PROVIDED TEXT:
Jazmina Barrera was born in Mexico City in 1988. She was a fellow at the Foundation for Mexican Letters. Her book of essays Cuerpo extraño (Foreign Body) was awarded the Latin American Voices prize from Literal Publishing in 2013. In 2020, Two Lines Press published her On Lighthouses in a translation from Christina MacSweeney. She has also published work in various print and digital media, such as Nexos, Este País, Dossier, Vice, El Malpensante, Letras Libres and Tierra Adentro. She has a Master's Degree in Creative Writing in Spanish from New York University, which she completed with the support of a Fulbright grant. She was a grantee of the Young Creators program at FONCA. She is editor and co-founder of Ediciones Antílope. She lives in Mexico City.

RAW DATA:
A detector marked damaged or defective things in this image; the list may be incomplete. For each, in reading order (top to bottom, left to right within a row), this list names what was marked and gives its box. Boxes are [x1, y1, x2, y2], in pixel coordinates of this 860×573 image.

TASK REQUIREMENTS:
a - List every print and digital outlet that the biography of Jazmina Barrera names as having published her work.
b - Turn the paragraph of the biography of Jazmina Barrera that begins "Jazmina Barrera was born in Mexico City" into a bulleted list that keeps its main facts.

TASK-BY-TASK SOLUTIONS:
a -
- Nexos
- Este País
- Dossier
- Vice
- El Malpensante
- Letras Libres
- Tierra Adentro

b -
- Born in Mexico City in 1988; lives there now.
- Fellow at the Foundation for Mexican Letters.
- Her essay collection Cuerpo extraño (Foreign Body) won Literal Publishing's Latin American Voices prize in 2013.
- Two Lines Press published On Lighthouses in 2020, translated by Christina MacSweeney.
- Has published in print and digital media including Nexos, Este País, Dossier, Vice, El Malpensante, Letras Libres and Tierra Adentro.
- Holds a Master's Degree in Creative Writing in Spanish from New York University, completed with a Fulbright grant.
- Grantee of FONCA's Young Creators program.
- Editor and co-founder of Ediciones Antílope.